Il tuo compito: Ricopia parola per parola l'intero articolo sugli aiuti regionali dopo la tromba d'aria a Larciano, senza cambiare nulla.

Testo fornito:
——————————

Attualità

Aiuti regionali dopo la tromba d’aria a Larciano

Il suo passaggio provocò danni a diversi edifici, compresa la scuola. La Regione stanzia contributi per famiglie e Comune

La notte del 17 Novembre scorso l'abitato di Larciano venne colpito da una violenta tromba d'aria: il suo passaggio provocò danni a diversi edifici, compresa la scuola, lesionando tessi e abbattendo alberi.

E proprio in relazione a quell'evento atmosferico la Regione, per mezzo di una nota, rende noto di aver stanziato, come previsto dalla Legge Regionale 29 dicembre 2025, un contributo straordinario destinato sia alle famiglie che hanno subito danni alla propria abitazione, sia agli edifici pubblici di proprietà del Comune rimasti danneggiati.

I contributi, quindi, saranno suddivisi tra abitazioni ed edifici pubblici. Per le famiglie, la Regione ha previsto un contributo massimo di 90mila euro, da destinare a beneficiari che saranno individuati dal Comune entro il 30 Aprile.

Per quanto riguarda i danni subiti dagli edifici pubblici, entro il 30 Giugno il Comune provvederà a inviare la stima degli interventi alla Regione che, successivamente, provvederà ad assumere il relativo impegno di spesa.

——————————

Estratti dei dati:
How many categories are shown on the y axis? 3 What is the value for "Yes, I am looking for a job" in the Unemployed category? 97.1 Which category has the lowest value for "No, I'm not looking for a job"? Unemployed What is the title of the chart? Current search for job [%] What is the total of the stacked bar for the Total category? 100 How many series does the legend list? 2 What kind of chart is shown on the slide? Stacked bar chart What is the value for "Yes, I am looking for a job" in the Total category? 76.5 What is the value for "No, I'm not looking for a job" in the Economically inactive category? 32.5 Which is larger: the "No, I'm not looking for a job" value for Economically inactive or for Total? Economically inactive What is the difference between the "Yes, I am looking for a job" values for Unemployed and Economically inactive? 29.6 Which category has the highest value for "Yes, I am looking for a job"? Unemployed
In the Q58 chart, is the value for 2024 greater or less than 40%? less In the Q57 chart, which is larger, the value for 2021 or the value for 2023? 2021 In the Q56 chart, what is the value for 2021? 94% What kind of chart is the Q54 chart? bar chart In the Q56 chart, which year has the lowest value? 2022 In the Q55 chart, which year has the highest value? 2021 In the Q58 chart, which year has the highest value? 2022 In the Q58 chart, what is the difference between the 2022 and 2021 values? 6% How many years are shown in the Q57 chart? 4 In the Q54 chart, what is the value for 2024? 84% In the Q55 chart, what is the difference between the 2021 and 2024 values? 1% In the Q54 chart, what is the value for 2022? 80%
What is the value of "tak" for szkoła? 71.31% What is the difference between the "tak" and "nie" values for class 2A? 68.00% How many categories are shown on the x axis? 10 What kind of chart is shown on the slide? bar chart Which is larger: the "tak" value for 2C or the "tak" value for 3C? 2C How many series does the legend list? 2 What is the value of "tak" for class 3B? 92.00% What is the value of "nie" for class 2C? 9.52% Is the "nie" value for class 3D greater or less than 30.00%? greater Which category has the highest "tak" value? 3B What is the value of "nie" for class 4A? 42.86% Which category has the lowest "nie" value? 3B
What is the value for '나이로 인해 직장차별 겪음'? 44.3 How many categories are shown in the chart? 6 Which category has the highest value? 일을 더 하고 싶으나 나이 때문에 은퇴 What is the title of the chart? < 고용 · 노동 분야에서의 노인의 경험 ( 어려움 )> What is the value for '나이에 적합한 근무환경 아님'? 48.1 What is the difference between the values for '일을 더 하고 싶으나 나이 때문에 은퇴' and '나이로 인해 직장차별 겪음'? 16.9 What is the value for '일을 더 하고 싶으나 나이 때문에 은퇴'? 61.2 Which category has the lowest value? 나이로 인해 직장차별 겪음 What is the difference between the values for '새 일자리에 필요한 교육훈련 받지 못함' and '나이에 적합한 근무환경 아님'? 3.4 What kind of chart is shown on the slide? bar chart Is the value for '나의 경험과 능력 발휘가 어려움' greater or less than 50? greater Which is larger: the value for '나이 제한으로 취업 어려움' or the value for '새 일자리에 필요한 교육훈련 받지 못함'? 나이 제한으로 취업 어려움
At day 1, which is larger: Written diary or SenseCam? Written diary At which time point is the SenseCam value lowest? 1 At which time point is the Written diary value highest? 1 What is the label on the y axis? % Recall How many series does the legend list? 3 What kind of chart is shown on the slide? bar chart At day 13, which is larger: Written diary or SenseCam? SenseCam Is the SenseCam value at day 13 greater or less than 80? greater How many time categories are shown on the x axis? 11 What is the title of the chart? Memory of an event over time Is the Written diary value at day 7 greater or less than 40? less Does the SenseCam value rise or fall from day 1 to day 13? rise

——————————

Soluzione dell'esercizio:
Attualità

Aiuti regionali dopo la tromba d’aria a Larciano

Il suo passaggio provocò danni a diversi edifici, compresa la scuola. La Regione stanzia contributi per famiglie e Comune

La notte del 17 Novembre scorso l'abitato di Larciano venne colpito da una violenta tromba d'aria: il suo passaggio provocò danni a diversi edifici, compresa la scuola, lesionando tessi e abbattendo alberi.

E proprio in relazione a quell'evento atmosferico la Regione, per mezzo di una nota, rende noto di aver stanziato, come previsto dalla Legge Regionale 29 dicembre 2025, un contributo straordinario destinato sia alle famiglie che hanno subito danni alla propria abitazione, sia agli edifici pubblici di proprietà del Comune rimasti danneggiati.

I contributi, quindi, saranno suddivisi tra abitazioni ed edifici pubblici. Per le famiglie, la Regione ha previsto un contributo massimo di 90mila euro, da destinare a beneficiari che saranno individuati dal Comune entro il 30 Aprile.

Per quanto riguarda i danni subiti dagli edifici pubblici, entro il 30 Giugno il Comune provvederà a inviare la stima degli interventi alla Regione che, successivamente, provvederà ad assumere il relativo impegno di spesa.